WHAT YOU NEED TO DO: How many lines of the records below contain the word "items"? Case matters; reply with the number alone.
----------------
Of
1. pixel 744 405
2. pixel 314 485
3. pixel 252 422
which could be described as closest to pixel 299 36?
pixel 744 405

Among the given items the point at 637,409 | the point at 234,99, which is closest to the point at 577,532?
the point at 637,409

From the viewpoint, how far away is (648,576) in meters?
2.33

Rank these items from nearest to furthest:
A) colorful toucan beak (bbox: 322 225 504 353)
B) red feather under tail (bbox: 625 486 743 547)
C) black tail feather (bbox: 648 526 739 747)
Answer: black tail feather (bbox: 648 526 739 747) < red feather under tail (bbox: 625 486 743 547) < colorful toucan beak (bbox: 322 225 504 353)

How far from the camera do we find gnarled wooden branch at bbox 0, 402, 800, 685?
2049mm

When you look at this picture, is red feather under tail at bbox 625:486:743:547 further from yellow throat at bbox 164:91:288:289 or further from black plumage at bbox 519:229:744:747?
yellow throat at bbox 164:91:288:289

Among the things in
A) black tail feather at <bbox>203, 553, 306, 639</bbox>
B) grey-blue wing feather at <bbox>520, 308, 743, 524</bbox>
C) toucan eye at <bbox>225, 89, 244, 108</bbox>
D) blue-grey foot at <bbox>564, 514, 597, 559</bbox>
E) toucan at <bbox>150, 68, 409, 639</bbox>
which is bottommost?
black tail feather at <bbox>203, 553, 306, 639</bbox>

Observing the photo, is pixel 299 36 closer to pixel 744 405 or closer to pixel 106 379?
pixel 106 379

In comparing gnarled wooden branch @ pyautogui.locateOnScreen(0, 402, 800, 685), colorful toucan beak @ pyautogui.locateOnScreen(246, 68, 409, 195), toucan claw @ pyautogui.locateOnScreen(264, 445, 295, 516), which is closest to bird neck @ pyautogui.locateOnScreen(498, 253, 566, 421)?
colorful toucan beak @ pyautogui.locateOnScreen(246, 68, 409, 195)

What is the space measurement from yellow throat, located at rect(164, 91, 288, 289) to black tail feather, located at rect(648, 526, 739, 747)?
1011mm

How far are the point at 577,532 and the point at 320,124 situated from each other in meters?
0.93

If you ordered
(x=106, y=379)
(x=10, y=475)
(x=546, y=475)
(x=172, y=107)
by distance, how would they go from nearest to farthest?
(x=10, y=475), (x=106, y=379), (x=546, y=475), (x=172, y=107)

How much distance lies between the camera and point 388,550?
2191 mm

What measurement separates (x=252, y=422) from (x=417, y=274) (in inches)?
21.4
----------------
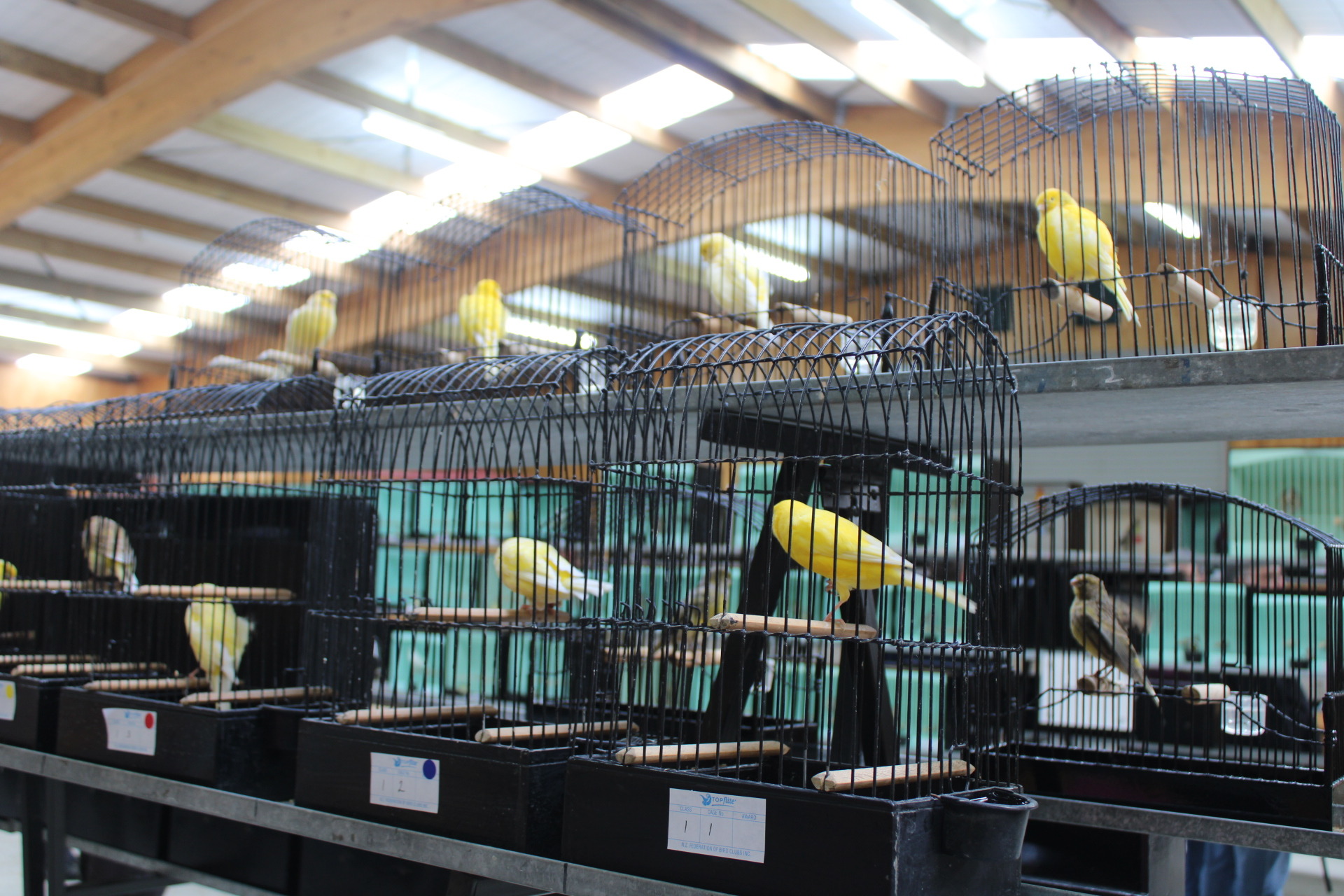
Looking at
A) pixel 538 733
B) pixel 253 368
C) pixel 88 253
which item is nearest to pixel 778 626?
----------------
COMPLETED EXERCISE: 2